▸ SHORT TASK
Please edit the stretch from the line containing "Within the selection" through the end of the lines, replacing "destination sign" with "route display" and keeping everything else unchanged. Give back only those lines.
>> Start
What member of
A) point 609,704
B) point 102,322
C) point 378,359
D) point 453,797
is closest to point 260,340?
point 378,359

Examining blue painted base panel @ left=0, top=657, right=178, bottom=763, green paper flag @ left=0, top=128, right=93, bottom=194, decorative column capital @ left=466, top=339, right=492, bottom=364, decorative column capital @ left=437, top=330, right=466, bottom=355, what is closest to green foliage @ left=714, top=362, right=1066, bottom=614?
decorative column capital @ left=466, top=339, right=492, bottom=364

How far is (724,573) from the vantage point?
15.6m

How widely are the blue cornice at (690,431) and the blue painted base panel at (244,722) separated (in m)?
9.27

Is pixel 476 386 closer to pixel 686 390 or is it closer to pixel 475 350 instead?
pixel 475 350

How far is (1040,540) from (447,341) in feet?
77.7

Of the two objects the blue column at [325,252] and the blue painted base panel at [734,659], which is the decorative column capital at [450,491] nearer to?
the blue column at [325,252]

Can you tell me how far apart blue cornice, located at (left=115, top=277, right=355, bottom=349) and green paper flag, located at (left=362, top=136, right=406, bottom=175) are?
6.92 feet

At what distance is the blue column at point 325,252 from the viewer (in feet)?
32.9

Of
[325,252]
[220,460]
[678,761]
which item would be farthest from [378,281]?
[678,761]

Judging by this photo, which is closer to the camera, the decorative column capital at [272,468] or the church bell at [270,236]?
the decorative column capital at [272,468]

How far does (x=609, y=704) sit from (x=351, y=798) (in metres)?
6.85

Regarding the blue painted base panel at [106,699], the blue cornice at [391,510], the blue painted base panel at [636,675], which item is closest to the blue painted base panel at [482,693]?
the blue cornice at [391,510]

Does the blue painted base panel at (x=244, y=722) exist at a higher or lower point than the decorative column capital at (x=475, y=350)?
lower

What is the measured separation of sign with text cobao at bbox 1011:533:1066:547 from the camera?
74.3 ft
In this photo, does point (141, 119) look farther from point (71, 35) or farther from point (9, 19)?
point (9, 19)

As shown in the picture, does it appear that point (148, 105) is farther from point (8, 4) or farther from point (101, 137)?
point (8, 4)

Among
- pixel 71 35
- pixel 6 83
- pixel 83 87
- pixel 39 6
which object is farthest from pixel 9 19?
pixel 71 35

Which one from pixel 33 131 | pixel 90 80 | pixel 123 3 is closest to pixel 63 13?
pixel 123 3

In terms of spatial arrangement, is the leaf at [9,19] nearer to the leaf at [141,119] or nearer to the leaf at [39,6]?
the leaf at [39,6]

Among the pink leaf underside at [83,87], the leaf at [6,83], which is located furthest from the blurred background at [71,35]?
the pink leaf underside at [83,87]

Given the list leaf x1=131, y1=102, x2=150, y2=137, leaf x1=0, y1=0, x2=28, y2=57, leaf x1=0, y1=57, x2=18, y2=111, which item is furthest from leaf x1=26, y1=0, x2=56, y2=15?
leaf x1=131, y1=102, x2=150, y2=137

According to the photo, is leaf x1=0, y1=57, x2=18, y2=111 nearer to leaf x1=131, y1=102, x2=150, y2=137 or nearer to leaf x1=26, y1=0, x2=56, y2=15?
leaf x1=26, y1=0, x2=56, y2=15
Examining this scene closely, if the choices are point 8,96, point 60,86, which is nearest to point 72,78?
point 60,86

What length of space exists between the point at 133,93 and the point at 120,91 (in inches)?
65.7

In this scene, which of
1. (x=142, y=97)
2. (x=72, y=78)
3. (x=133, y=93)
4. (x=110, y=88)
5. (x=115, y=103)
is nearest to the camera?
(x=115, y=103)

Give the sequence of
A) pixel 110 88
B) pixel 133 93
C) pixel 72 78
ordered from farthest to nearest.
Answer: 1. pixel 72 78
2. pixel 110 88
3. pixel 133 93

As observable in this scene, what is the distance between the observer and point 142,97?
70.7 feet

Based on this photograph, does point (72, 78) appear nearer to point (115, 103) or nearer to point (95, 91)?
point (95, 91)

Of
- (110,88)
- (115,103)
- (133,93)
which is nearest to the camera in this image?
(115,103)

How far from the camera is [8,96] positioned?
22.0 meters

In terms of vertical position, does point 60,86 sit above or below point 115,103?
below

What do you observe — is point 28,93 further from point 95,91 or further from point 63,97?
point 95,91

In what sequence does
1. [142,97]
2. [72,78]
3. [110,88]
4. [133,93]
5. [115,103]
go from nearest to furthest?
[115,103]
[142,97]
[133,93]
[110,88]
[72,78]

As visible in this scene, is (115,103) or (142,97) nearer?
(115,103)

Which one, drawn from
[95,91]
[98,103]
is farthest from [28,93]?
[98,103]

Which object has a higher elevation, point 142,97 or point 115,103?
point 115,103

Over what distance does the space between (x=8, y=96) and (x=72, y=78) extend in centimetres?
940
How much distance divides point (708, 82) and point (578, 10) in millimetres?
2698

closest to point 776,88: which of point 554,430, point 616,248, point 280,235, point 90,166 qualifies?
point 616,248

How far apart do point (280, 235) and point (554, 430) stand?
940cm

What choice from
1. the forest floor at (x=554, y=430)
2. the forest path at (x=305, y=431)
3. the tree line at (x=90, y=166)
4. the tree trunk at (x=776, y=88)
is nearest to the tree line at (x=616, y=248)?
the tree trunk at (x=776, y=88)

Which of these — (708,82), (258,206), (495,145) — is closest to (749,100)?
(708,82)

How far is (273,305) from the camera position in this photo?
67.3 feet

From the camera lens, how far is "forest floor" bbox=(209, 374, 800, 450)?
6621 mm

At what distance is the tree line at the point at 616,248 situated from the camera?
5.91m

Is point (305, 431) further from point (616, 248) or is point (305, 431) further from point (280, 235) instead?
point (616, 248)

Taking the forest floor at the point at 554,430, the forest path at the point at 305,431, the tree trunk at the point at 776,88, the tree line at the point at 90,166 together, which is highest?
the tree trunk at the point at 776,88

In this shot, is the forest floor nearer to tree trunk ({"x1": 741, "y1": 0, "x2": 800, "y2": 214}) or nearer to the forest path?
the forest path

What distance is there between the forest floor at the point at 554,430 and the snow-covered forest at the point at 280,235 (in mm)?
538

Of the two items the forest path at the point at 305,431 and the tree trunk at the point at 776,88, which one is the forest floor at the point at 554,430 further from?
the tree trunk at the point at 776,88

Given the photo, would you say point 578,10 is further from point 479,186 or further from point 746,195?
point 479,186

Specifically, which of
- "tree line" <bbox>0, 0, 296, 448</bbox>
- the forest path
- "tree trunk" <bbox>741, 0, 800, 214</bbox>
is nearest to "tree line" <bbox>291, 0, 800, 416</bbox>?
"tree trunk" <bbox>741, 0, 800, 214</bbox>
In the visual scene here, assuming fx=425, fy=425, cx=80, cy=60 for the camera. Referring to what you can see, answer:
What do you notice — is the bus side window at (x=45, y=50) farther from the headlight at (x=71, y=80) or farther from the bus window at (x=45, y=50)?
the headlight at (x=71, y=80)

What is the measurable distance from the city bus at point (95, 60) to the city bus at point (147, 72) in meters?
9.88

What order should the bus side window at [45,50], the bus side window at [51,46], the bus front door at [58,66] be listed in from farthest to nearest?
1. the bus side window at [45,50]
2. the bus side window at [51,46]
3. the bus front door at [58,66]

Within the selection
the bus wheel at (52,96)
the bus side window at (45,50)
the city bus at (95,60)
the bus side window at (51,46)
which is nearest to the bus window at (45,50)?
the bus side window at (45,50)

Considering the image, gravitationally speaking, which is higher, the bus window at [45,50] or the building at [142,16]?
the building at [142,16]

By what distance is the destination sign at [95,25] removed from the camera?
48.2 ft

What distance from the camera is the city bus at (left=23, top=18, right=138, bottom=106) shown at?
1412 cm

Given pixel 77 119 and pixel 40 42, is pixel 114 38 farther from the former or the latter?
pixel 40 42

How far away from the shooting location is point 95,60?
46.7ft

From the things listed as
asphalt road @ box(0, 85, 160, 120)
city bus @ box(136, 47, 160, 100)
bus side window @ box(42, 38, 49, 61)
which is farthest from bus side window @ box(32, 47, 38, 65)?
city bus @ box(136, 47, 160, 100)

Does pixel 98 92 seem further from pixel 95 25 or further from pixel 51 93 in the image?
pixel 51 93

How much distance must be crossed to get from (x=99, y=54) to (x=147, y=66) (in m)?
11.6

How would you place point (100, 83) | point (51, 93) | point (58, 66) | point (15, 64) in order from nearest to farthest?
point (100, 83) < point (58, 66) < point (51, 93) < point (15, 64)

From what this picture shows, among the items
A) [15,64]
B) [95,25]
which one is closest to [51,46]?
>> End
▸ ANSWER TO THE EXERCISE
Within the selection
the bus wheel at (52,96)
the bus side window at (45,50)
the city bus at (95,60)
the bus side window at (51,46)
which is nearest to the bus window at (45,50)?
the bus side window at (45,50)

Considering the image, gravitationally speaking, which is higher, the bus window at [45,50] or the building at [142,16]?
the building at [142,16]

By what distance is the route display at [95,25] removed from the camera?
48.2 ft

What distance from the camera is the city bus at (left=23, top=18, right=138, bottom=106) shown at?
1412 cm

Given pixel 77 119 and pixel 40 42, is pixel 114 38 farther from the former or the latter?
pixel 40 42

How far away from the shooting location is point 95,60?
46.7ft

From the things listed as
asphalt road @ box(0, 85, 160, 120)
city bus @ box(136, 47, 160, 100)
bus side window @ box(42, 38, 49, 61)
which is farthest from bus side window @ box(32, 47, 38, 65)?
city bus @ box(136, 47, 160, 100)

Does pixel 98 92 seem further from pixel 95 25 or further from pixel 51 93 in the image?
pixel 51 93

How much distance must be crossed to get from (x=99, y=54) to (x=147, y=66) (in m)?
11.6

How would you place point (100, 83) | point (51, 93) | point (58, 66) | point (15, 64) in order from nearest to farthest?
point (100, 83) < point (58, 66) < point (51, 93) < point (15, 64)

From what this picture shows, among the items
A) [15,64]
B) [95,25]
which one is closest to [51,46]?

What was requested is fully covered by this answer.